(ORDO NEWS) — Our world is not without miracles: sometimes amazing things happen, moreover, sometimes they repeat themselves.
For example, did you know that the Mississippi turned back and for a while in the other direction? And what happened not once, but three times? But there are really unique phenomena that happen only once.
“Sink-u! Save someone! I’m dying in Zhiguli beer…” – the situation with the cunning mouse from the fable of Sergei Mikhalkov, who fell into a barrel of beer, was familiar to the inhabitants of London at the beginning of the 19th century.
In October 1814, a beer cistern exploded at a brewery on Tottenham Court Road, setting off a chain reaction in other tanks, sending 1.5 million liters of the excellent beer into the street. A beer wave demolished walls and destroyed buildings.
As a result of the beer flood, 9 people died – 8 of them choked, and one died as a result of alcohol poisoning. The incident was declared a natural disaster, and the victims were never able to recover money from the manufacturer.
Or the geomagnetic storm of 1859. On September 1, 1859, British astronomer Richard Carrington observed solar flares that led to the strongest geomagnetic storm in at least the last 500 years.
The result was spectacular: all telegraph networks in Europe and North America were down, and the northern lights were observed all over the world, even over the Caribbean. The glow was so bright that many woke up believing it was morning.

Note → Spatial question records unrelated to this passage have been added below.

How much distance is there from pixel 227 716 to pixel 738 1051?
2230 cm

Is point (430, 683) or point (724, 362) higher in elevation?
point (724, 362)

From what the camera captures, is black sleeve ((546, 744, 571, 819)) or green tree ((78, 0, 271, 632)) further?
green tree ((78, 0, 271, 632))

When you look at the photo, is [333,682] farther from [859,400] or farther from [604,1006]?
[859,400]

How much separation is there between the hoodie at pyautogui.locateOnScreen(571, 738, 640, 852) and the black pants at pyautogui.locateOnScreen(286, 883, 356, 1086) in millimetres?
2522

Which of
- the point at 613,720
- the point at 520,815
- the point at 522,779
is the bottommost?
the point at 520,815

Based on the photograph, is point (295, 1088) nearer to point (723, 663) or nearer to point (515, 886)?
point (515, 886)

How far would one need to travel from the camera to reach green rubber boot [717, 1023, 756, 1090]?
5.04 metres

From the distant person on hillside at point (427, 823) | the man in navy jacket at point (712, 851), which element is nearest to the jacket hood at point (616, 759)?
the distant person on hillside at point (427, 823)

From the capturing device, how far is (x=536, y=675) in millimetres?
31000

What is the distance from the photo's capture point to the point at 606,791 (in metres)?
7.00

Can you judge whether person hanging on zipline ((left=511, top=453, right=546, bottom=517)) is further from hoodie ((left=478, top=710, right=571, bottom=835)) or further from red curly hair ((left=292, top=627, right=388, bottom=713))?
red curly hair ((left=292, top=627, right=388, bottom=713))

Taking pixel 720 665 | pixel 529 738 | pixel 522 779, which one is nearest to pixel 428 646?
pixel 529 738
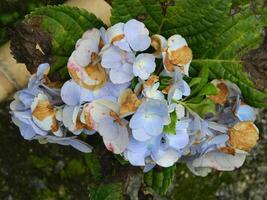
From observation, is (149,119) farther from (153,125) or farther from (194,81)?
(194,81)

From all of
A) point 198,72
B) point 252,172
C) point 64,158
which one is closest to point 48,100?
point 198,72

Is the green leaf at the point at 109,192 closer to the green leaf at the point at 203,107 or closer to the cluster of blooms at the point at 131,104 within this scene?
the cluster of blooms at the point at 131,104

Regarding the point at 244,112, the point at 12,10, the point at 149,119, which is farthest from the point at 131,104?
the point at 12,10

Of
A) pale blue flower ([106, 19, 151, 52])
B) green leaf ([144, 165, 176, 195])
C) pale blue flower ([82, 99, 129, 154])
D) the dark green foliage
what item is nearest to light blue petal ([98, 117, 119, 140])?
pale blue flower ([82, 99, 129, 154])

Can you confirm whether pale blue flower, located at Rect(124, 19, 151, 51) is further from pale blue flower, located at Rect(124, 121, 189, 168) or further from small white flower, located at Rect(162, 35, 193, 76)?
pale blue flower, located at Rect(124, 121, 189, 168)

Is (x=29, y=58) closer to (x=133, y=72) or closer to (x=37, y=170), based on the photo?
(x=133, y=72)

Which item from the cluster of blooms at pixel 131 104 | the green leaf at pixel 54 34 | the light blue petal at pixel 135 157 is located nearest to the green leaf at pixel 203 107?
the cluster of blooms at pixel 131 104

So, on the one hand, one can envy those who observed this beauty, on the other hand, weather-sensitive people can be glad that they did not have to go through this, because the type of weather was more than unfavorable.
Eradication of smallpox
In 1967, mankind set a goal: to permanently get rid of smallpox, which claimed 2 million lives a year, while leaving the surviving people disfigured.
It took more than 10 years – the last case of smallpox was recorded in 1978, and in 1979 the disease was officially declared eradicated. To date, this is the only disease from which people managed to get rid of completely, once and for all.
Approach two frost giants
In our solar system, only two planets from the class of ice giants – that is, consisting of water, ammonia, methane, hydrogen sulfide and rocks – Uranus and Neptune. In 1977, the Voyager 2 spacecraft was launched, which became the first and so far the only one to reach Uranus (in 1986) and Neptune (in 1989).
Thanks to Voyager 2, we know that the atmosphere of Uranus is 85% hydrogen and 15% helium, and that a boiling ocean boils under the clouds 800 km away. While traveling around Neptune, Voyager 2 detected active geysers on one of its moons.
Capture of warships by cavalry
Can you imagine that the cavalry, in company with the infantry, captured the fleet – 14 ships of the line with 850 guns and several merchant ships?
And it was! In January 1795, the Dutch fleet was anchored near Amsterdam. Winters were cold, the sea was covered with ice, and the ships literally froze. This helped the enterprising French to capture the enemy.
Dry Niagara Falls
Every second, 567,000 liters of water crash down from Niagara. But if you had arrived there in the summer of 1969, you would not have seen any grandiose cascades of water: as a result of erosion control work, the waterfall became dry for several months.
True, this did not reduce the tourist interest at all: in just the first dry weekend, almost 90 thousand people came to Niagara Falls. Some even managed to walk along the dry river bed.